## 作业说明
接续下文关于拉康“语言”概念的词条，从其最后一句之后往下写。

英:language; 法:langue/langage
需要注意的是,英文单词“language”对应着两个法文单词:“langue'”与“langage”。这两个单词在拉康的著作中有着截然不同的意义:“langue'”往往指涉的是某种具体的语言系统,如法语或英语等;而“langage”则指涉的是从所有特殊语言中抽象出来的普遍的语言结构。从根本上说,引起拉康兴趣的正是这一普遍的语言结构 (langage), 而非各种特殊的语言系统 (langues)之间的差异。因此,在阅读拉康著作的英文译本时,就有必要搞清楚在法语原文中使用的是哪一项术语;而在绝大多数时间,这一法文术语都是“langage"。
拉康对于语言现象的兴趣,可以追溯至他早年对于超现实主义诗歌的兴趣,以及他对爱美 (Aimee)的精神病式语言的着迷,爱美是一个患有偏执狂的女人,拉康曾在其博士论文中分析过她的写作 (Lacan, 1932)。在此之后,拉康有关语言本质的思考经历了一个漫长的发展过程,我们可以从中区辨出四个大致的阶段(见:Macey, 1988:121-76).

## 所附条目
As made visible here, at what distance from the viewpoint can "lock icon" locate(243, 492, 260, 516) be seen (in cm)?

* * *

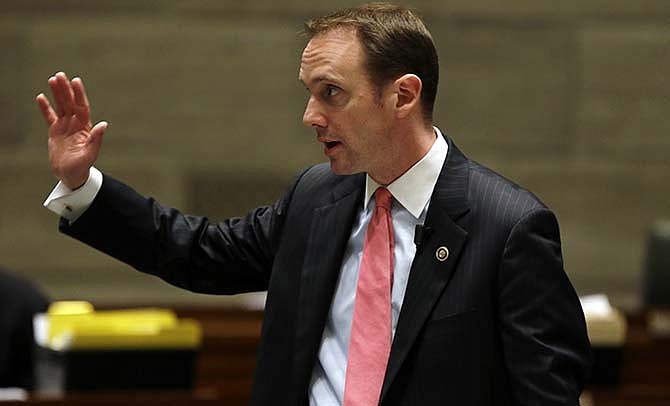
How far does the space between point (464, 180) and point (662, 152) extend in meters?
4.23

==

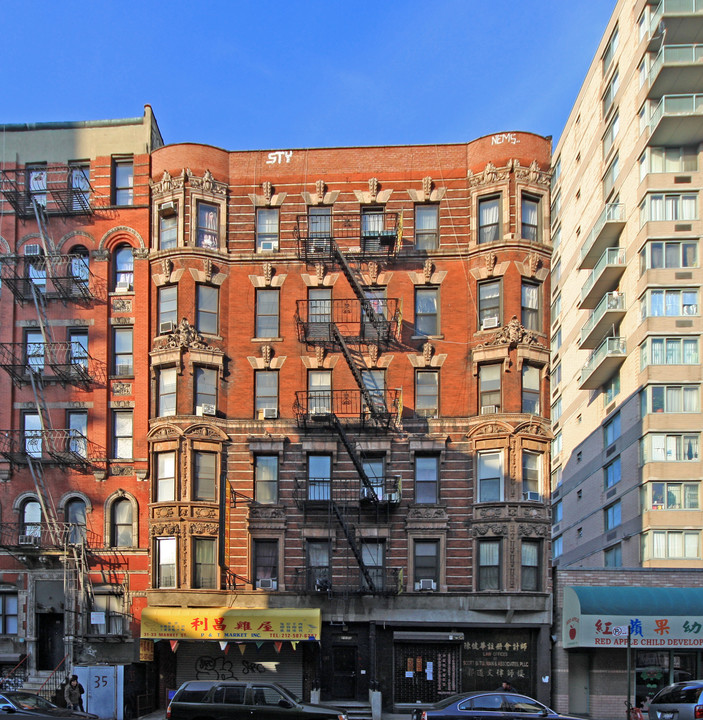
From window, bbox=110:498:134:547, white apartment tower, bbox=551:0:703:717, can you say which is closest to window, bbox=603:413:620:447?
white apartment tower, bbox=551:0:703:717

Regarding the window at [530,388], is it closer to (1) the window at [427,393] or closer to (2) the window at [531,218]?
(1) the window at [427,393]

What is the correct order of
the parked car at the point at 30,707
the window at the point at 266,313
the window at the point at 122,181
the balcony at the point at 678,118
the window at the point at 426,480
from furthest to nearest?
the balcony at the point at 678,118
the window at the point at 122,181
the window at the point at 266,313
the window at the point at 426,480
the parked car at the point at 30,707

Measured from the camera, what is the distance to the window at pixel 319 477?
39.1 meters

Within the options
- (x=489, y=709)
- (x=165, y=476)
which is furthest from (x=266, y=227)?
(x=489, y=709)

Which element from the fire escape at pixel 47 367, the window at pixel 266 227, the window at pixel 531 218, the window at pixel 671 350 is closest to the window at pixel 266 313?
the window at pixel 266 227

## 本题答案
(1)在1936一1949年,拉康对于语言的提及只有寥寥几处,但是它们都有着重要的意义。例如,早在1936年,拉康便强调语言是精神分析经验的构成性要素 (Ec, 82), 而在1946年,他又声称倘若不处理语言的问题就不可能理解疯癫 (Ec, 166)。拉康在此时有关语言的这些评论,并不包含任何对于某种特定语言学理论的参考,反而是受到了一些哲学性影射的主导,这些影射主要源自黑格尔的哲学。因而,语言便主要被看作可以使主体从他人那里获得承认的一种中介性元素 (见:E, 9)。在其传达信息的用途之上及之外,语言首先且最重要的是向对话者发出的一种诉求;用雅各布森的话说,拉康注重意动功能更甚于指称功能。因而,他便坚持强调语言不是一套命名法 (Ec, 166).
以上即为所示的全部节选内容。